China’s economy has posted its slowest growth since the financial crisis, erasing hopes of a quick recovery for the world’s second-largest economy.
Gross domestic product expanded by 6.9% in the third quarter, compared to the same period last year, according to data released Monday by China’s National Bureau of Statistics.
While the GDP figure was better than the 6.7% rate expected by economists surveyed by CNNMoney, it marks a deceleration from the 7% expansion in the first half of the year.
Analysts have known for a long time that China’s growth would slow. It had to weaken, in fact, as Beijing made reforms designed to shift the country away from relying on building roads, railways and housing to generate growth, to an economy powered by consumer spending.

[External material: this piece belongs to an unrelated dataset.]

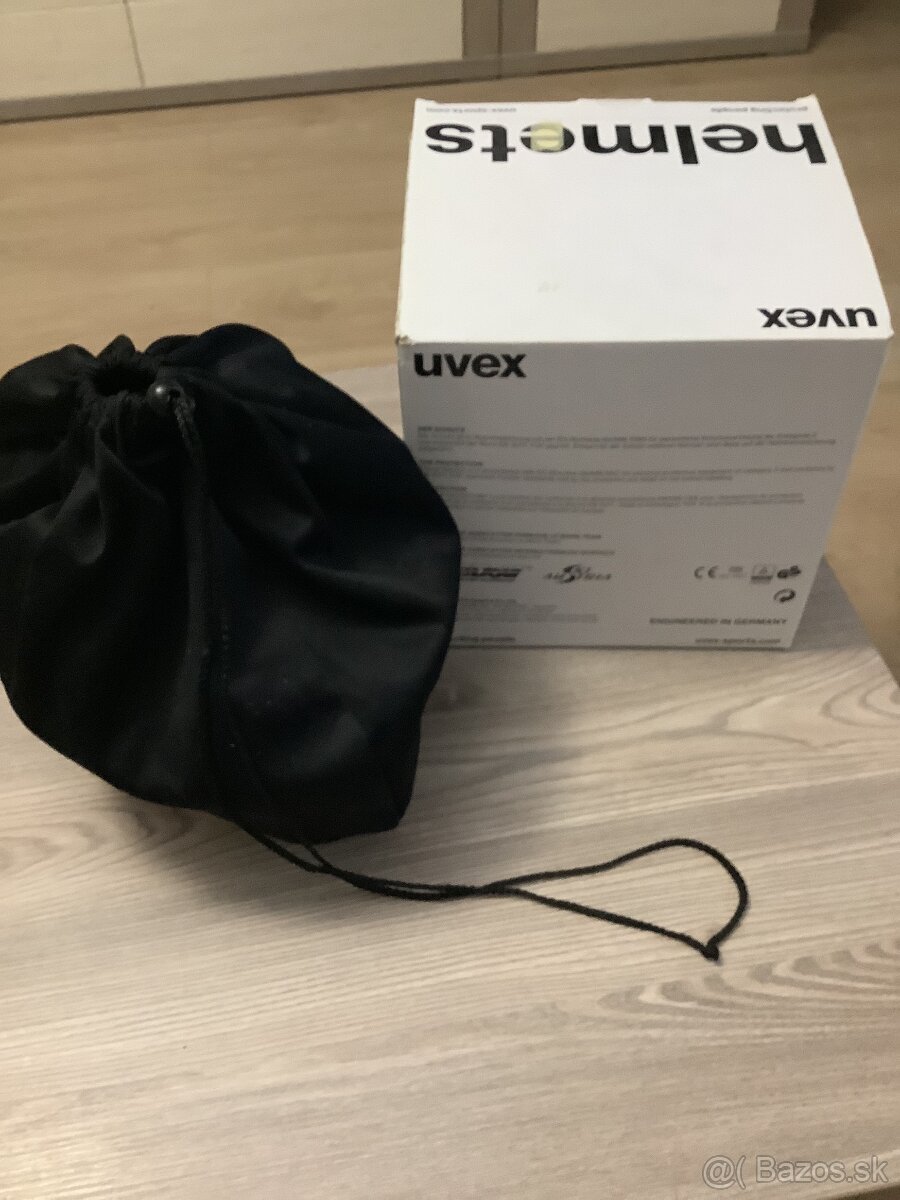 PRILBA UVEX P2US black mat 59-61 cm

That’s happening now. Beijing’s growth target for the year is 7% — a goal that was met in the first six months. Seven percent is a far cry from the heady days when China was pumping out GDP growth of 10% on a regular basis. But it’s also strong enough to maintain employment levels.
Louis Kuijs, an economist at Oxford Economics, said the GDP data indicate China has avoided a sharp slowdown. However, incremental stimulus measures will be required if Beijing is to keep its growth target within range.

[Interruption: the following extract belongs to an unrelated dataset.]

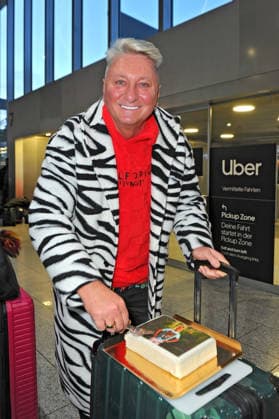 RTL - Dschungelcamp 2026. Hubert Fella anläßlich der Abreise der Kandidaten der RTL - Sendung Ich bin ein Star - holt mich hier raus zum Dschungel-Camp 2026 in Australien am 15.01.2026 auf dem Flughafen Frankfurt Main. 20260115MWI098247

Chinese President Xi Jinping has acknowledged worries over the slowdown, which has hit global commodity prices and slammed countries that depend on exports to China.
“As an economy closely linked to international markets, China cannot stay immune to the lackluster performance of the global economy,” Xi told Reuters in a rare interview released over the weekend. “We do have concerns about the Chinese economy, and we are working hard to address them.”
This month’s annual meeting of the Communist Party will be watched closely for signs that Beijing may be ready to intervene more aggressively to boost growth.
The government is expected to unveil its five-year social and economic plan for 2016 to 2020 at the meeting. Experts say the government will likely continue with piecemeal stimulus to support the economy and keep risks at bay.
The central bank has already cut interest rates a handful of times this year, and told banks they could lend more.